By: John Van de Vaarst, National Clinician
Two seasoned NISOA officials are assigned as an assistant referees on a highly competitive game. The referee assigned is younger and considered to be “on the fast track” for officiating higher level games. The younger official has displayed the ability to control games, make good decisions and is physically fit. During the pregame conference, the referee appears confident and ready to accept the challenge. On the surface, it seems like this should be a fun game to be a part of the officiating crew.
Early in the game there is a hard foul near the touch line and assistant referee. The assistant motions to his/her pocket to advise the referee that a caution should be issued. The referee makes eye contact but elects to talk to the player who committed the foul and the game continues. Soon there is another hard foul and again the referee decides to give a verbal warning. As the game progresses it becomes more physical and the referee is having a hard time keeping control. At half time the assistant referees recommend that the referee call more fouls in the second half and issue cautions and/or ejections if necessary. The second half is even more difficult to control and the referee issues multiple cautions. The players are very frustrated and by the end of the game a fight ensues. The referee ejects four players, two from each team. Neither coach is pleased with the officiating and berate the referee after the game.

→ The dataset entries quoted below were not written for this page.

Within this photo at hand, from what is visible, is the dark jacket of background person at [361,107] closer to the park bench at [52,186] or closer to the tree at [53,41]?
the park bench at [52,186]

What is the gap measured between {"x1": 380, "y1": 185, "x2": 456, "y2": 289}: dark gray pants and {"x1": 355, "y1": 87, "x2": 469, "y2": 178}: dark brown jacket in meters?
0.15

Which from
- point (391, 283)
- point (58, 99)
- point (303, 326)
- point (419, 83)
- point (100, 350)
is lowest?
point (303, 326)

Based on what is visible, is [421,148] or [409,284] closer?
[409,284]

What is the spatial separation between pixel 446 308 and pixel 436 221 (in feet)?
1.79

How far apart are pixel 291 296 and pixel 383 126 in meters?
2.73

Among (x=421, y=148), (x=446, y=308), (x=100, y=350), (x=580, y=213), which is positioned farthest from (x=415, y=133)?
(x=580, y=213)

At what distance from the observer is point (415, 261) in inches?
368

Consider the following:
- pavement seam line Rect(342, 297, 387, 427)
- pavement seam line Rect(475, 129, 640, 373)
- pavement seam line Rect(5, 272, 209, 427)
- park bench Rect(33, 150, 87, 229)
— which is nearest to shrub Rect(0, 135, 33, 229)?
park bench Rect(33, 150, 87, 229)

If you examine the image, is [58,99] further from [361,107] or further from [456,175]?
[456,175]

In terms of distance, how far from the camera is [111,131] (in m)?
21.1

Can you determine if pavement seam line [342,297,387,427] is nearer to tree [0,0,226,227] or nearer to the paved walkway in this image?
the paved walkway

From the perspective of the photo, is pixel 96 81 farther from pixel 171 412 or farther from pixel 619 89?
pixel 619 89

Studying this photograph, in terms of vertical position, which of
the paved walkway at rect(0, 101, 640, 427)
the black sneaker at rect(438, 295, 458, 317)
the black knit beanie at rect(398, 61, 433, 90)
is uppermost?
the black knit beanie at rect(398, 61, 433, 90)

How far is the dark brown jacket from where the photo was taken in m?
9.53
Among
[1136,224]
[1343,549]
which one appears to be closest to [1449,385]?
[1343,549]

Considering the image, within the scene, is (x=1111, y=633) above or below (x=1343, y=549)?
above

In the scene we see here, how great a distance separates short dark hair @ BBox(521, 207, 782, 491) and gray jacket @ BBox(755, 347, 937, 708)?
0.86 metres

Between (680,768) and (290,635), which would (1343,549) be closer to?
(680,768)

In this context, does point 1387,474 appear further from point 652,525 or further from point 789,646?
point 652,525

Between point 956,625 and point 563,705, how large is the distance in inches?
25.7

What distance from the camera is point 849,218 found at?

Most NISOA members have been in a situation as described as above. The question becomes what do the two seasoned assistant referees do to help the referee so that the next game does not have these problems? The first thing is to comfort the referee. Every referee that has been in this position leaves the field with his/her head down. The referee knows that he/she could have done better and is now second guessing him/herself. The two assistant referees need to help the referee through this period by providing comfort and assurance. This is the time to rebuild the confidence of a fellow official. This is the first step. Immediate criticism of the referee will not be well received. He/she already knows that the game did not go well and does not need to be reminded of it. The assistant referees should work with the referee to comfort him/her and help get through this difficult time.
Once the referee is comforted the next step is to counsel. The two assistant referees can provide constructive advice on how to prevent the problems that developed during the game. This counseling should be positive in nature and not condescending. The assistants should point out specific incidents in the game and describe what happened and how it impacted the remainder of the game. The assistant referees should then provide ideas on how to handle the situation differently so that a positive result will occur. This type of counseling will normally be well received and help the referee in the future. The assistants should also bring up positive aspects of the game and what the referee did well. At the end of the discussion the referee should leave the locker room with ideas on how to improve and strengthen his/her game control in the future.
The last step in improvement is to correct the officiating techniques in the next game. The referee should head the advice that was provided and apply it to the next game. This must be done in a manner that the referee does not try to change his/her overall style of officiating, but take the key ideas and apply them during the next game. Trying to change too much at one time can lead to distraction and inability to properly officiate the game. The referee should try one, two or three new methods of game control and work with those ideas until they become a normal part of the officiating experience. This will help the referee improve his/her overall skills and become a better official in the future.
Comfort, counsel and correct is a good method to help any official improve his/her performance. The critical aspect is for the official to listen and learn from every experience.